THE TASK: Everything from the line with "Tanzania, site S09, 2012-12-28" to the end of the entries should be copied exactly, and nothing else.

SUPPLIED MATERIAL:

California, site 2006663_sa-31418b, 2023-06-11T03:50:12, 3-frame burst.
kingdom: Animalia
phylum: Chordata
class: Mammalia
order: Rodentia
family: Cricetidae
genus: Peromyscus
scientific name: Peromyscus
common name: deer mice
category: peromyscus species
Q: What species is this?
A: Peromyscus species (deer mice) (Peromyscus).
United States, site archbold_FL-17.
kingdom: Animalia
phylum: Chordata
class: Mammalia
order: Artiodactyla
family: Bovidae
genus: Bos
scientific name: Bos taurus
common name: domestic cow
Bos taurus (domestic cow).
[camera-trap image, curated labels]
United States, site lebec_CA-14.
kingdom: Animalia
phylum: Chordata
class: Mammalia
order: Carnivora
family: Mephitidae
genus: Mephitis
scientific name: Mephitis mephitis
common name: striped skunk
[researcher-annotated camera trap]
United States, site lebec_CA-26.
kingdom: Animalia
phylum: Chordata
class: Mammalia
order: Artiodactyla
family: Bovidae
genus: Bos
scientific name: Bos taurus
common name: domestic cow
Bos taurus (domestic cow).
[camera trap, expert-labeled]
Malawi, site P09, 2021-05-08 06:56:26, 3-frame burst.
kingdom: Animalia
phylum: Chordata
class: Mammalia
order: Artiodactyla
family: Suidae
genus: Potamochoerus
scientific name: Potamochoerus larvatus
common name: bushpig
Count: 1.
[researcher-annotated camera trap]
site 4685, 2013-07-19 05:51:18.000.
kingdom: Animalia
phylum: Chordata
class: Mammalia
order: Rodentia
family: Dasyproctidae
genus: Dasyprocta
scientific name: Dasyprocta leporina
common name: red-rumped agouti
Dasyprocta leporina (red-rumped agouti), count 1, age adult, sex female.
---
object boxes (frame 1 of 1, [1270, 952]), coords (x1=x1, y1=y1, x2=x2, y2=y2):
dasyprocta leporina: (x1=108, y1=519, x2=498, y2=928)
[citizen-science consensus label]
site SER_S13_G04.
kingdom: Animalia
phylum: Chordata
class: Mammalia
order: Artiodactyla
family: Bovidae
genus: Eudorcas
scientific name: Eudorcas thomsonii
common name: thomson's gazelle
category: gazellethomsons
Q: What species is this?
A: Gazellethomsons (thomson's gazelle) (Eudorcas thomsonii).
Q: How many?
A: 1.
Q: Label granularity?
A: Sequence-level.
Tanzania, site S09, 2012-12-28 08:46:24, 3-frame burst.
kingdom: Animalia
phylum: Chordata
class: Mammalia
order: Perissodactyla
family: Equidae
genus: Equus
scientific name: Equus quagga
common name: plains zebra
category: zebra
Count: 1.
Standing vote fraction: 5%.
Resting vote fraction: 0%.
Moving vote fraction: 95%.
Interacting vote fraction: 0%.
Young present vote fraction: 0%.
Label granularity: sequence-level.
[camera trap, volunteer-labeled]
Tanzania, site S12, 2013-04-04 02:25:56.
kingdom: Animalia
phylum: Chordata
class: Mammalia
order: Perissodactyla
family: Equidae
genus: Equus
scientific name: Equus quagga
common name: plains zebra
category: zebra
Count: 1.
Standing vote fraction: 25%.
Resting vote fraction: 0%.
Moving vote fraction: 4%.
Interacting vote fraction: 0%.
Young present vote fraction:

RESPONSE TO THIS EXERCISE:
Tanzania, site S09, 2012-12-28 08:46:24, 3-frame burst.
kingdom: Animalia
phylum: Chordata
class: Mammalia
order: Perissodactyla
family: Equidae
genus: Equus
scientific name: Equus quagga
common name: plains zebra
category: zebra
Count: 1.
Standing vote fraction: 5%.
Resting vote fraction: 0%.
Moving vote fraction: 95%.
Interacting vote fraction: 0%.
Young present vote fraction: 0%.
Label granularity: sequence-level.
[camera trap, volunteer-labeled]
Tanzania, site S12, 2013-04-04 02:25:56.
kingdom: Animalia
phylum: Chordata
class: Mammalia
order: Perissodactyla
family: Equidae
genus: Equus
scientific name: Equus quagga
common name: plains zebra
category: zebra
Count: 1.
Standing vote fraction: 25%.
Resting vote fraction: 0%.
Moving vote fraction: 4%.
Interacting vote fraction: 0%.
Young present vote fraction:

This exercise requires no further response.